:: Text excerpt ::
To determine whether Atorvastatin-induced leukemia cell apoptosis is mitochondria-dependent or not, the loss of MMP and the expressions of several apoptotic regulators were examined in cells with or without Atorvastatin treatment. As shown in Figure 5A, percentage of cells with MMP loss after 24 h-Atorvastatin-treatment (20 μM) increased by 26.10 and 11.60% for K562 and HL60 cells, respectively. Consistently, the relative MMP of cells treated by Atorvastatin reduced in a dose dependent manner in both K562 and HL60 cells (Figure 5B). The expressions of Bcl-2, Bax and Cytochrome c were also determined. As shown in Figures 5C,D, Atorvastatin markedly increased Bax and reduced Bcl-2, leading to an enhancement of Bax/Bcl-2 ratio. Moreover, the release of Cytochrome c from mitochondria was also observed in response to Atorvastatin exposure. Collectively, these findings indicated that Atorvastatin induced ROS-mediated mitochondria-dependent apoptosis in K562 and HL60 cells.
Atorvastatin Inhibits YAP Nuclear Localization in K562 and HL60 Cells
It has been reported that YAP acts as an oncoprotein in many solid cancers, and plays important roles in regulating stemness of cancer cells (27, 28). Aiming to identify the potential role of YAP in leukemia cells, we firstly examined the expression of YAP in leukemia cell lines (K562 and HL60) and PBMCs from healthy volunteers (n = 3). Figure 6A showed that YAP expression level was significantly higher in K562 and HL60 cells compared with that in PBMC. Our finding supports that YAP might be a potential biomarker of leukemia.
YAP cytoplasmic retention is known as a signal of YAP inhibition (28, 29). Previous reports indicated that statins suppress YAP activity and nuclear localization in tumor cells, thus exhibiting anticancer effect (15, 30). To determine whether Atorvastatin possesses similar effect in regulating YAP nuclear localization in K562 and HL60 cells, we then examined the subcellular localization of YAP in response to Atorvastatin treatment by immunofluorescence and western blot analysis. As expected, a robust YAP nuclear localization was observed in both cell lines without drug treatment. However, after exposure to Atorvastatin, a significant cytoplasmic relocalization of YAP occurred in K562 and HL60 cells (Figure 6B). This result was confirmed by western blot. As shown in Figures 6C,D, Atorvastatin induced an increase of YAP phosphorylation (Ser127) in the cytosolic fraction and a reduction of YAP expression in the nuclear fraction. Taken together, these results suggested Atorvastatin inhibited nuclear localization of YAP in K562 and HL60 cells.
:::
• **What the exercise asks**:
Rewrite the passage on Atorvastatin and leukemia cells from "Atorvastatin Inhibits YAP" to "biomarker of leukemia.", changing "healthy volunteers" to "healthy donors". The items that follow come from a separate source and are unrelated to the passage on Atorvastatin and leukemia cells.
:: Excerpted records ::
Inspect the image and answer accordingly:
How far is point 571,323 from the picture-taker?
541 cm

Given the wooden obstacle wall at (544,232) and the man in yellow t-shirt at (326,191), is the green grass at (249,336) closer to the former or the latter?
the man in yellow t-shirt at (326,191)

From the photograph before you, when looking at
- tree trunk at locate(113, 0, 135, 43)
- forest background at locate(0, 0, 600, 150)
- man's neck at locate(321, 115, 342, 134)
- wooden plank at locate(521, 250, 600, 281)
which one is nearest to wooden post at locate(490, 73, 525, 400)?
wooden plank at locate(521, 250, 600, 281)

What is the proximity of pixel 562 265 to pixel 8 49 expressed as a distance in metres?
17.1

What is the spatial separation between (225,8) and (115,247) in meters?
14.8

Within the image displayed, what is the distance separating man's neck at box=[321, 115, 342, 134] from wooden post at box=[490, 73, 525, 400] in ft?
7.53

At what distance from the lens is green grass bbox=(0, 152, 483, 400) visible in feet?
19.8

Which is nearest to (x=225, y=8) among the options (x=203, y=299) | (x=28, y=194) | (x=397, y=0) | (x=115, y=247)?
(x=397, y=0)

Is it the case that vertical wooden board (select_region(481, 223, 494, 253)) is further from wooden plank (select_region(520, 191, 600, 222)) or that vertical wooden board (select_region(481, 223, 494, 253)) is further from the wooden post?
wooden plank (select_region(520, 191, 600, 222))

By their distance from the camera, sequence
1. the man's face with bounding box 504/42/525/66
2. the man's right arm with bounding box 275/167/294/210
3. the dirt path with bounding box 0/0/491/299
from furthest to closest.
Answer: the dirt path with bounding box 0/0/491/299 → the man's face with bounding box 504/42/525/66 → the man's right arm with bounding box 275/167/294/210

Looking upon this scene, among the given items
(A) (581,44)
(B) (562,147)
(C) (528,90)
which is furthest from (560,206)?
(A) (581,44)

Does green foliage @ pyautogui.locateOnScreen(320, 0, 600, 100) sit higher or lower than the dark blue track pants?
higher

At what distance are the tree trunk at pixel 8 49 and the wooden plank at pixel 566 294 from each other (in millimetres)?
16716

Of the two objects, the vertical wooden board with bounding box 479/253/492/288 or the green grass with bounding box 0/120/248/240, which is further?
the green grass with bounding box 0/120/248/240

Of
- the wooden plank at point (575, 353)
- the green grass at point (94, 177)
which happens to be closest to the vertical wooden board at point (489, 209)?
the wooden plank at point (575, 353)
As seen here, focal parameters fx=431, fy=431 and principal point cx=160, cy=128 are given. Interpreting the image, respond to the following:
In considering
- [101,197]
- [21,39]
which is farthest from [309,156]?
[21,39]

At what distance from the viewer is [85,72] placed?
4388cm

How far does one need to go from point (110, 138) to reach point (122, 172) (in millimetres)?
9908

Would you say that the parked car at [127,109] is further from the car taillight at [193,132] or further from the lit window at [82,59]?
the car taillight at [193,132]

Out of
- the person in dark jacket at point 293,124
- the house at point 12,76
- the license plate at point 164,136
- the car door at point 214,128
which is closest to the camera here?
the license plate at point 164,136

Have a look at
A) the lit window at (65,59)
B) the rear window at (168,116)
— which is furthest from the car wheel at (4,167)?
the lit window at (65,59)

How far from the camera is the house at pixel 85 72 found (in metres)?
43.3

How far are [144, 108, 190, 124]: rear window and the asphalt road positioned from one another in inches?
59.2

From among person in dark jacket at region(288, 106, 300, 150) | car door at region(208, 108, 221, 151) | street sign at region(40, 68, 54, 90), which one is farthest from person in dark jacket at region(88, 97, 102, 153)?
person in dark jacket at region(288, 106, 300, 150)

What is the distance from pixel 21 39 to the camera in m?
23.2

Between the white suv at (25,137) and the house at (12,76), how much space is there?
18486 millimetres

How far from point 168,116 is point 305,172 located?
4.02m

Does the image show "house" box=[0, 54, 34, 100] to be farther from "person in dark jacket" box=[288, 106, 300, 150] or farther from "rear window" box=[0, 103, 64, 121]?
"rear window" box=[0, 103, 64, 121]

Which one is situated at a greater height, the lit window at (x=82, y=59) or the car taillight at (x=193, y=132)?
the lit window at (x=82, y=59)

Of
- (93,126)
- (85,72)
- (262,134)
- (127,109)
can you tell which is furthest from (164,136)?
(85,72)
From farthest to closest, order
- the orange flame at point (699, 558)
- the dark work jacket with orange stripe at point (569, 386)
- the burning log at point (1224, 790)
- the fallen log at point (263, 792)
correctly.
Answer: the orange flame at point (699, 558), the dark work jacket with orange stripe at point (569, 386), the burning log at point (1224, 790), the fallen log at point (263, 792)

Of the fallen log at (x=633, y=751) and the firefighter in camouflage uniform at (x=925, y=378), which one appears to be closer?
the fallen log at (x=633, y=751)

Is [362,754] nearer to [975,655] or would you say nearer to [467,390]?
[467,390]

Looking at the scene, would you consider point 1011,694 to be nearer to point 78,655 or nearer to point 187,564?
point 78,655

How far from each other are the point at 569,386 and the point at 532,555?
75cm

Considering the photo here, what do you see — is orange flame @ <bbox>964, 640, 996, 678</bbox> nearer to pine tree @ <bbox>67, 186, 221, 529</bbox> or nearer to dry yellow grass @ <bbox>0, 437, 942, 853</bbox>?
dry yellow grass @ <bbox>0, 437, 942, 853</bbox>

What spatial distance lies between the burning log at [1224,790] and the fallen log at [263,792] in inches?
:::
• **Response to this exercise**:
Atorvastatin Inhibits YAP Nuclear Localization in K562 and HL60 Cells
It has been reported that YAP acts as an oncoprotein in many solid cancers, and plays important roles in regulating stemness of cancer cells (27, 28). Aiming to identify the potential role of YAP in leukemia cells, we firstly examined the expression of YAP in leukemia cell lines (K562 and HL60) and PBMCs from healthy donors (n = 3). Figure 6A showed that YAP expression level was significantly higher in K562 and HL60 cells compared with that in PBMC. Our finding supports that YAP might be a potential biomarker of leukemia.